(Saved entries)
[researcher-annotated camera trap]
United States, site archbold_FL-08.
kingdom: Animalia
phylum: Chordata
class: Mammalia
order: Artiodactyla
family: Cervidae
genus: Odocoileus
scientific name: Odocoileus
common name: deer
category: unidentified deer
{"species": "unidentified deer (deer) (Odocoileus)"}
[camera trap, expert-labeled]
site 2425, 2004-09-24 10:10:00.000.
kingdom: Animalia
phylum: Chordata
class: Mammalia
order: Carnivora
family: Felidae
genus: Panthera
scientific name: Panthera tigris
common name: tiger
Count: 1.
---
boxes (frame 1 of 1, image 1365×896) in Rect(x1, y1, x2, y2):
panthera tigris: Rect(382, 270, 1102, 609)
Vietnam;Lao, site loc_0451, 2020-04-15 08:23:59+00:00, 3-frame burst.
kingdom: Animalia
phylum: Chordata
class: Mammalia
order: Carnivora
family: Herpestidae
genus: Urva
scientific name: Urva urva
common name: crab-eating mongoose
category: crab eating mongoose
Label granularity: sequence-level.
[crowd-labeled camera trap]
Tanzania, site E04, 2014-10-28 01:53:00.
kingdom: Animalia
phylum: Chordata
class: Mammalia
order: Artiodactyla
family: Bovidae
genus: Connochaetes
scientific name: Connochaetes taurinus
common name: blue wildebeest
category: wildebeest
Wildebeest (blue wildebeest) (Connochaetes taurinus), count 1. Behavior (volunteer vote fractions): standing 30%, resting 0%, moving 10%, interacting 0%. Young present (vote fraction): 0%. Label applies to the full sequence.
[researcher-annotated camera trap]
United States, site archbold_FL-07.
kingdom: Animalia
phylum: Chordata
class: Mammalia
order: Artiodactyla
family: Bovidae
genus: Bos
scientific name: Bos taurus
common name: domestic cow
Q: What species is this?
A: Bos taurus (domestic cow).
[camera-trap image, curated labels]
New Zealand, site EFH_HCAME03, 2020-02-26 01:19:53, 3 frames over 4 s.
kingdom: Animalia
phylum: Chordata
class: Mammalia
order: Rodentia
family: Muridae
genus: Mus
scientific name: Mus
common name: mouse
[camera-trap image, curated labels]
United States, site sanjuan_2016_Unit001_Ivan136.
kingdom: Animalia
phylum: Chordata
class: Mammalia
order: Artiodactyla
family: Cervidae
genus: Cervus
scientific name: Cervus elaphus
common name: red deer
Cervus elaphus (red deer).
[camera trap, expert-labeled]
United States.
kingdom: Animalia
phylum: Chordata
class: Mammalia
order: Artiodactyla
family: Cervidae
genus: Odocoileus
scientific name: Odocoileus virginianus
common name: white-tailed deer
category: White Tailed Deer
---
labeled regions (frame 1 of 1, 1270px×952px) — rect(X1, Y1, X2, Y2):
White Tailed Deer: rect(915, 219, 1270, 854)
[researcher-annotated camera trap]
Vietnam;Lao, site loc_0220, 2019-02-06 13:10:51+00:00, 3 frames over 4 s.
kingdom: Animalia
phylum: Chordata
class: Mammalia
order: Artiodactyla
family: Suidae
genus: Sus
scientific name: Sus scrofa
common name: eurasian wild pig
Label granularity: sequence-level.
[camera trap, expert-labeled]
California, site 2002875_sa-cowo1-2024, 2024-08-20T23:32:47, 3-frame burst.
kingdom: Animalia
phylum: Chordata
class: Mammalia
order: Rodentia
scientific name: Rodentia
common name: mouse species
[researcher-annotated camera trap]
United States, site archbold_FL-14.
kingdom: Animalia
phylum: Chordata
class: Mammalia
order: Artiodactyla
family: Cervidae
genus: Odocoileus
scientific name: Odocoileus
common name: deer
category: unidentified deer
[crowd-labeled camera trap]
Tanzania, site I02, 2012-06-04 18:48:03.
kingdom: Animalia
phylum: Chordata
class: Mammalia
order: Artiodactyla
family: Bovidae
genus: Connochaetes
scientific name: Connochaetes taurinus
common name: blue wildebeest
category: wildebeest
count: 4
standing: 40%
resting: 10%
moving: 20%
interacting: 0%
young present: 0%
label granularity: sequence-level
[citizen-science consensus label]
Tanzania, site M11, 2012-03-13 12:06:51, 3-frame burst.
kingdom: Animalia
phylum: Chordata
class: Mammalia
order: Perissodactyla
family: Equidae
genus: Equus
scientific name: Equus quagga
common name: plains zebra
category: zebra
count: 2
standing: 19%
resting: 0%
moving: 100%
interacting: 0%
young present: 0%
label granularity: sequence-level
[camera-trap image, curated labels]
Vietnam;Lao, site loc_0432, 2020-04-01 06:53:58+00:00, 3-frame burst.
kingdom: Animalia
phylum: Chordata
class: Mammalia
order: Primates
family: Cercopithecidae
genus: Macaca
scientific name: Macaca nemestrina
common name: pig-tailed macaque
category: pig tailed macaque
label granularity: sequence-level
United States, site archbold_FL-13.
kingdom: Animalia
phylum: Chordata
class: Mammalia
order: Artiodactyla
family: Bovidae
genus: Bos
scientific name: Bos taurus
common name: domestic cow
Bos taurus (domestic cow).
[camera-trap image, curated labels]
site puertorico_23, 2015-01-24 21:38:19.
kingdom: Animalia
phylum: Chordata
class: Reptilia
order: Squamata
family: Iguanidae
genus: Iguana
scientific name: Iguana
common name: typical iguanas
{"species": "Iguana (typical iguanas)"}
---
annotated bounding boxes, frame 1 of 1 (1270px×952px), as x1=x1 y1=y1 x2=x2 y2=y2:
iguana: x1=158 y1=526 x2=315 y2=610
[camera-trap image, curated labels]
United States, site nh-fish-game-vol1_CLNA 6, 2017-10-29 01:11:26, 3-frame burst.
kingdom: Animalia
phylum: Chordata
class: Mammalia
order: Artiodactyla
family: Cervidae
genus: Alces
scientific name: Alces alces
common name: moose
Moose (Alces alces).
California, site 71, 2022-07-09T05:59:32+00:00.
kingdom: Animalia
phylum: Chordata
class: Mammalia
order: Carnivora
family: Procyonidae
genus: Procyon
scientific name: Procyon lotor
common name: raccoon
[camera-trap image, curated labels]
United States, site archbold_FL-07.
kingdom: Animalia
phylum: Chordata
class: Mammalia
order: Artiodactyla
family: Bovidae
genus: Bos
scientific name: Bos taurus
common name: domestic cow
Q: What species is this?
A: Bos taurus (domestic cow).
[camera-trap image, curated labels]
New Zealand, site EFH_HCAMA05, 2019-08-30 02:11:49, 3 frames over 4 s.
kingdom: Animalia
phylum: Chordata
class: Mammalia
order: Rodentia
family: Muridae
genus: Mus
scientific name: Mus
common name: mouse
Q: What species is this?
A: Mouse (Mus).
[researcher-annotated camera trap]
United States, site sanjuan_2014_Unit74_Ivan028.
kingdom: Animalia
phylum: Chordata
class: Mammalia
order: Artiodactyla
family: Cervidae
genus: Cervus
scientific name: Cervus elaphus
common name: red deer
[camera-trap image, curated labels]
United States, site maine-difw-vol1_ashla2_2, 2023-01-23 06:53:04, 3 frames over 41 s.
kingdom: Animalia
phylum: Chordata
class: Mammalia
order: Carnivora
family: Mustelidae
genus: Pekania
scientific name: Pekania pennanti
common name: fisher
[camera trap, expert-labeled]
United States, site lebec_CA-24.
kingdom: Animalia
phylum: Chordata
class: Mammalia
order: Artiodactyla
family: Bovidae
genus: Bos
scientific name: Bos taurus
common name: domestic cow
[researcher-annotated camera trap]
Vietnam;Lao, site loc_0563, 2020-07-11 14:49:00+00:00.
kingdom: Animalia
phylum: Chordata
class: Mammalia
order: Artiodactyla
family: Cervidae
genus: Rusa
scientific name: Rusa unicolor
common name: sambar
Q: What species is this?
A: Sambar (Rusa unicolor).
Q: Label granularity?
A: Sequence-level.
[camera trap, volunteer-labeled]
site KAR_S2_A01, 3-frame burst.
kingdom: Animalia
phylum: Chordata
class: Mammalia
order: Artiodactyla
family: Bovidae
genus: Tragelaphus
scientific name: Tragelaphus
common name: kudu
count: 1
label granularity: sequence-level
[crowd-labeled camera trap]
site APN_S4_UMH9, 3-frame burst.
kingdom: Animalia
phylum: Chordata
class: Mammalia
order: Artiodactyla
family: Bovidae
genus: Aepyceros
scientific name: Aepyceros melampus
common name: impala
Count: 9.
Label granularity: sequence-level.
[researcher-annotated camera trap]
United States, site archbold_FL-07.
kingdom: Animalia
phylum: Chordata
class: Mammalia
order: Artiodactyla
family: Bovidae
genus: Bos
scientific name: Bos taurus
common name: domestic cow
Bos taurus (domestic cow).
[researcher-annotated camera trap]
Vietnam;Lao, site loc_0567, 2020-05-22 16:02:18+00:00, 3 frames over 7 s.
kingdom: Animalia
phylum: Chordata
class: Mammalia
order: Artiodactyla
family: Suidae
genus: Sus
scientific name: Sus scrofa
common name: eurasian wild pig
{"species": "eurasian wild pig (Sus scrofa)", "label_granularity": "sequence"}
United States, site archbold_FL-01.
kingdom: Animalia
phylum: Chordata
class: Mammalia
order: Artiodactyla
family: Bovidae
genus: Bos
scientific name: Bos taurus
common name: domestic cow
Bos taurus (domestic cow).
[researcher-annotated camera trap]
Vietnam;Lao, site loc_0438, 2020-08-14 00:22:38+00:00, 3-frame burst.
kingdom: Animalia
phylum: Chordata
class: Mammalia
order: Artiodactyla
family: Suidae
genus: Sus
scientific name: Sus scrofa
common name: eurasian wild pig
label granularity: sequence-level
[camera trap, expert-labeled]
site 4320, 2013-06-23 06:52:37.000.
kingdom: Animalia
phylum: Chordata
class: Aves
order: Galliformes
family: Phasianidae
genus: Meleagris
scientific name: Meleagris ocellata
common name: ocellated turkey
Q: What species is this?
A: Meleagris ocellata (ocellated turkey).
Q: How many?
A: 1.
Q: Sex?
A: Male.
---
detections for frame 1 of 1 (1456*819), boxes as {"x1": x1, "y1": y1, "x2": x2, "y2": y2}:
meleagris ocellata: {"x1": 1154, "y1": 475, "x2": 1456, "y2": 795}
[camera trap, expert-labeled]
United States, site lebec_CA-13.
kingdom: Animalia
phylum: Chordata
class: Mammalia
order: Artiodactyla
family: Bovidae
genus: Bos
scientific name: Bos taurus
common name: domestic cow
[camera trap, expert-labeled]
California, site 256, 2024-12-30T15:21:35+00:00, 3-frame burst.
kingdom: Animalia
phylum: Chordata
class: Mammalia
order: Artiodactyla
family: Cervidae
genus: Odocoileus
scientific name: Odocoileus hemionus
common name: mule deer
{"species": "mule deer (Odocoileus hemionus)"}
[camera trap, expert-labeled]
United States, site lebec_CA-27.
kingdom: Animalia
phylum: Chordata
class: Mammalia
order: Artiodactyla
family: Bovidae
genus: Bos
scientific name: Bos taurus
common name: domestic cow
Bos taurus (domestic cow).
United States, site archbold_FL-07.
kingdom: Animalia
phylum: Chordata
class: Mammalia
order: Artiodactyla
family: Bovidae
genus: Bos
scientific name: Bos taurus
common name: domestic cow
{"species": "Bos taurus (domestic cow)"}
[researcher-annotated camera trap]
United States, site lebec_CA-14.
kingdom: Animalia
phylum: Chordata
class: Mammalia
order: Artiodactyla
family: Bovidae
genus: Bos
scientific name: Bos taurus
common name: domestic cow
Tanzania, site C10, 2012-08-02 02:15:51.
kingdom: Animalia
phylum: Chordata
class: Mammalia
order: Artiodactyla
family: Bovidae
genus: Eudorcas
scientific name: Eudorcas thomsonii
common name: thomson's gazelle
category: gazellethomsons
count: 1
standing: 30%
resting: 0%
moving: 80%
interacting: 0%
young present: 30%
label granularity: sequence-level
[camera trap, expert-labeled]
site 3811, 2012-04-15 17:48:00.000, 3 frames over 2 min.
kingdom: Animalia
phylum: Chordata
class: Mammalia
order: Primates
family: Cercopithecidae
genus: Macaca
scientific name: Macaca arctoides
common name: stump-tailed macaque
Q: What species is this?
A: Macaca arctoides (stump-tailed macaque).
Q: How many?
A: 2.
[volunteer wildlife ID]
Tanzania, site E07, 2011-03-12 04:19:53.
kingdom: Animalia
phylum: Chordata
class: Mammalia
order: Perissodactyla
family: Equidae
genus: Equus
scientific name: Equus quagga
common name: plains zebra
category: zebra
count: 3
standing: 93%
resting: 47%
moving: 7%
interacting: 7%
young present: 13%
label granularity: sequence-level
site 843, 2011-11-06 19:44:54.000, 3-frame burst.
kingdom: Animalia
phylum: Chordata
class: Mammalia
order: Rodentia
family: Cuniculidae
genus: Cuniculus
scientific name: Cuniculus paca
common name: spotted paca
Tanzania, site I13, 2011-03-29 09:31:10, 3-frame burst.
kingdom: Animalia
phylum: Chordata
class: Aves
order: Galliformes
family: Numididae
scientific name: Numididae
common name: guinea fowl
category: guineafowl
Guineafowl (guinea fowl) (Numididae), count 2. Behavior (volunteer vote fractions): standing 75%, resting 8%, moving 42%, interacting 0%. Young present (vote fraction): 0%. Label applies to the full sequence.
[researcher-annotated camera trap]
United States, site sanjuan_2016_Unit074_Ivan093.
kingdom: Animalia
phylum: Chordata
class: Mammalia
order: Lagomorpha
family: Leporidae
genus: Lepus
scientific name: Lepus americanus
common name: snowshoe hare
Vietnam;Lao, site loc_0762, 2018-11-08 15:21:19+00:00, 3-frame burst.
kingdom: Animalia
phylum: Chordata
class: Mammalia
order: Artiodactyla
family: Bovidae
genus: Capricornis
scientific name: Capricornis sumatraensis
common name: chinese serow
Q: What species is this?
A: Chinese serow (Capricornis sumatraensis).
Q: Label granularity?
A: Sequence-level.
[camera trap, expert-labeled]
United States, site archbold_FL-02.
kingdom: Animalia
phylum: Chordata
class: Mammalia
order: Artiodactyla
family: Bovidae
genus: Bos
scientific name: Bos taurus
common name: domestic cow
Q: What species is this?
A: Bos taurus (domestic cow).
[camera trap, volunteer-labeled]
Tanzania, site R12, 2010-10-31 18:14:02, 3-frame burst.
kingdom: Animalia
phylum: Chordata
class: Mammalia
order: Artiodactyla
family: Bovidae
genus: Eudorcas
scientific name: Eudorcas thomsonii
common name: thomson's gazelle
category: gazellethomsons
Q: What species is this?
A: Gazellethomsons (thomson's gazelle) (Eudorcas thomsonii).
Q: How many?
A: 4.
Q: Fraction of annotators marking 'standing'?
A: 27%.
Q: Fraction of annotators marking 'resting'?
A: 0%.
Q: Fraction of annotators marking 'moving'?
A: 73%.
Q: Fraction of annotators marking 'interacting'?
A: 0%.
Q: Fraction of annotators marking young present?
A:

**WORK ORDER**: Lines after the one containing "United States." are left out; every line from the start of the entries through that line is restated word for word.

**TASK ANSWER**:
[researcher-annotated camera trap]
United States, site archbold_FL-08.
kingdom: Animalia
phylum: Chordata
class: Mammalia
order: Artiodactyla
family: Cervidae
genus: Odocoileus
scientific name: Odocoileus
common name: deer
category: unidentified deer
{"species": "unidentified deer (deer) (Odocoileus)"}
[camera trap, expert-labeled]
site 2425, 2004-09-24 10:10:00.000.
kingdom: Animalia
phylum: Chordata
class: Mammalia
order: Carnivora
family: Felidae
genus: Panthera
scientific name: Panthera tigris
common name: tiger
Count: 1.
---
boxes (frame 1 of 1, image 1365×896) in Rect(x1, y1, x2, y2):
panthera tigris: Rect(382, 270, 1102, 609)
Vietnam;Lao, site loc_0451, 2020-04-15 08:23:59+00:00, 3-frame burst.
kingdom: Animalia
phylum: Chordata
class: Mammalia
order: Carnivora
family: Herpestidae
genus: Urva
scientific name: Urva urva
common name: crab-eating mongoose
category: crab eating mongoose
Label granularity: sequence-level.
[crowd-labeled camera trap]
Tanzania, site E04, 2014-10-28 01:53:00.
kingdom: Animalia
phylum: Chordata
class: Mammalia
order: Artiodactyla
family: Bovidae
genus: Connochaetes
scientific name: Connochaetes taurinus
common name: blue wildebeest
category: wildebeest
Wildebeest (blue wildebeest) (Connochaetes taurinus), count 1. Behavior (volunteer vote fractions): standing 30%, resting 0%, moving 10%, interacting 0%. Young present (vote fraction): 0%. Label applies to the full sequence.
[researcher-annotated camera trap]
United States, site archbold_FL-07.
kingdom: Animalia
phylum: Chordata
class: Mammalia
order: Artiodactyla
family: Bovidae
genus: Bos
scientific name: Bos taurus
common name: domestic cow
Q: What species is this?
A: Bos taurus (domestic cow).
[camera-trap image, curated labels]
New Zealand, site EFH_HCAME03, 2020-02-26 01:19:53, 3 frames over 4 s.
kingdom: Animalia
phylum: Chordata
class: Mammalia
order: Rodentia
family: Muridae
genus: Mus
scientific name: Mus
common name: mouse
[camera-trap image, curated labels]
United States, site sanjuan_2016_Unit001_Ivan136.
kingdom: Animalia
phylum: Chordata
class: Mammalia
order: Artiodactyla
family: Cervidae
genus: Cervus
scientific name: Cervus elaphus
common name: red deer
Cervus elaphus (red deer).
[camera trap, expert-labeled]
United States.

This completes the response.